Scene-based reasoning records:
* START *

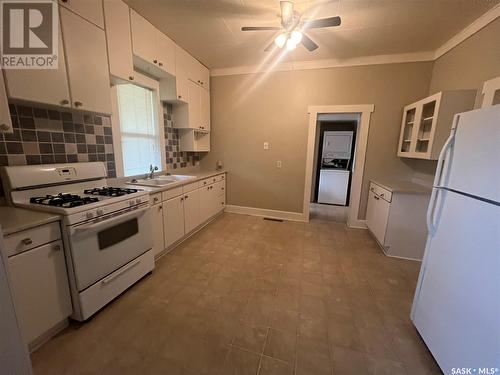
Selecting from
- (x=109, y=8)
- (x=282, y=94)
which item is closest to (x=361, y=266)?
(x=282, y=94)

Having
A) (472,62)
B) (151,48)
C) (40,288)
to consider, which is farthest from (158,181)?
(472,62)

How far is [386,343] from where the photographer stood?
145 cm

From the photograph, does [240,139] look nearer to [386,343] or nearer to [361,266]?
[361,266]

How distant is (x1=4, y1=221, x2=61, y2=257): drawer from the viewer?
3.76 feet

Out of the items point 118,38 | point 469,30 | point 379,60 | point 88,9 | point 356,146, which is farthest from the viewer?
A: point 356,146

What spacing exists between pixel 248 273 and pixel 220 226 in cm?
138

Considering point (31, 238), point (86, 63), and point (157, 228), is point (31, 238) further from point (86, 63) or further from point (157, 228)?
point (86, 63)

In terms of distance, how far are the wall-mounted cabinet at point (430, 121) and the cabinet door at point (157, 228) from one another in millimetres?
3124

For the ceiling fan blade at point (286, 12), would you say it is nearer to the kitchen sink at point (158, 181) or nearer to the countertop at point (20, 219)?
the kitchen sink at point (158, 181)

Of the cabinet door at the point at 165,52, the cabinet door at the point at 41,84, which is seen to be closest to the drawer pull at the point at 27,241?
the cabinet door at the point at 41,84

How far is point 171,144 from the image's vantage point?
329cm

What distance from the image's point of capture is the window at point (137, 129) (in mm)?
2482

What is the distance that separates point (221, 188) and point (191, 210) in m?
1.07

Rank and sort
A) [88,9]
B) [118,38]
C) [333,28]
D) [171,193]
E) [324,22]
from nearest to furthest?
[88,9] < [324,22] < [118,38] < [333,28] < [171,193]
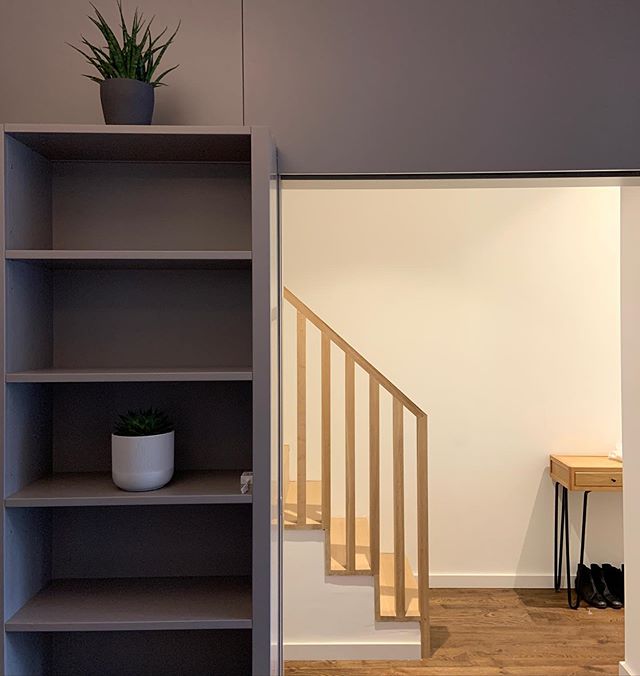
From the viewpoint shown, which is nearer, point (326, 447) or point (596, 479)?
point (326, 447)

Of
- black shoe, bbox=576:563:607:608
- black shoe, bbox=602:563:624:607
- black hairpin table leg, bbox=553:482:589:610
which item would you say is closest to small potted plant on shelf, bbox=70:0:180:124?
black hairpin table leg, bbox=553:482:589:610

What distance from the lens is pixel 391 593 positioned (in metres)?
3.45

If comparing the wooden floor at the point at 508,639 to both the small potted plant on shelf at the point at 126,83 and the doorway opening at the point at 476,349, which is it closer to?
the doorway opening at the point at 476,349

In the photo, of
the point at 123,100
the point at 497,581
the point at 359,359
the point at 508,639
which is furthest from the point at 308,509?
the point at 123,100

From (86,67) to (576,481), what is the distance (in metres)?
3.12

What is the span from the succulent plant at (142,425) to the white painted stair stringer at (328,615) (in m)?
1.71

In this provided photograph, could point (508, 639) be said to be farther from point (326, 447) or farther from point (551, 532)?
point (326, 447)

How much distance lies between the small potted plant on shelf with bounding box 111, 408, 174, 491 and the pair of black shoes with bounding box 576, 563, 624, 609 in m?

* END *

Instructions for the task → Leave the pictures out, and print every line of the listing exactly as written.

Task answer →
Selecting from
- (x=109, y=8)
- (x=282, y=94)
which item is closest to (x=361, y=266)?
(x=282, y=94)

Having
A) (472,62)
B) (151,48)
C) (40,288)
to consider, which is farthest from (158,181)?
(472,62)

How far is [386,343] from where the photographer stood?
145 cm

From the photograph, does [240,139] look nearer to [386,343] or nearer to [361,266]?
[361,266]

How distant is (x1=4, y1=221, x2=61, y2=257): drawer from the viewer?
3.76 feet

Out of the items point 118,38 | point 469,30 | point 379,60 | point 88,9 | point 356,146, which is farthest from the viewer?
A: point 356,146

What spacing exists between pixel 248 273 and pixel 220 226 in cm?
138

Considering point (31, 238), point (86, 63), and point (157, 228), is point (31, 238) further from point (86, 63) or further from point (157, 228)?
point (86, 63)

In terms of distance, how far are the wall-mounted cabinet at point (430, 121) and the cabinet door at point (157, 228) from one another in millimetres?
3124

For the ceiling fan blade at point (286, 12), would you say it is nearer to the kitchen sink at point (158, 181) or nearer to the countertop at point (20, 219)?
the kitchen sink at point (158, 181)

Of the cabinet door at the point at 165,52, the cabinet door at the point at 41,84, which is seen to be closest to the drawer pull at the point at 27,241?
the cabinet door at the point at 41,84

How far is point 171,144 from the image's vantage point?
329cm

What distance from the image's point of capture is the window at point (137, 129) (in mm)?
2482

What is the distance that separates point (221, 188) and point (191, 210) in m?
1.07

Rank and sort
A) [88,9]
B) [118,38]
C) [333,28]
D) [171,193]
E) [324,22]
from nearest to furthest?
[88,9] < [324,22] < [118,38] < [333,28] < [171,193]
From the viewpoint shown, which is nearer, point (326, 447) or point (596, 479)?
point (326, 447)

Of
- black shoe, bbox=576:563:607:608
- black shoe, bbox=602:563:624:607
- black hairpin table leg, bbox=553:482:589:610
which item would you say is closest to small potted plant on shelf, bbox=70:0:180:124?
black hairpin table leg, bbox=553:482:589:610

What distance from the lens is pixel 391 593 positioned (in metres)?
3.45

If comparing the wooden floor at the point at 508,639 to both the small potted plant on shelf at the point at 126,83 and the doorway opening at the point at 476,349, which is it closer to?
the doorway opening at the point at 476,349

In the photo, of
the point at 123,100
the point at 497,581
the point at 359,359
the point at 508,639
which is furthest from the point at 308,509?
the point at 123,100

From (86,67) to (576,481), what is the distance (in metres)?
3.12

What is the span from the succulent plant at (142,425) to the white painted stair stringer at (328,615) (in m)?
1.71

In this provided photograph, could point (508, 639) be said to be farther from point (326, 447) or farther from point (551, 532)?
point (326, 447)

How much distance lies between the small potted plant on shelf with bounding box 111, 408, 174, 491 and the pair of black shoes with bounding box 576, 563, 624, 609 in m?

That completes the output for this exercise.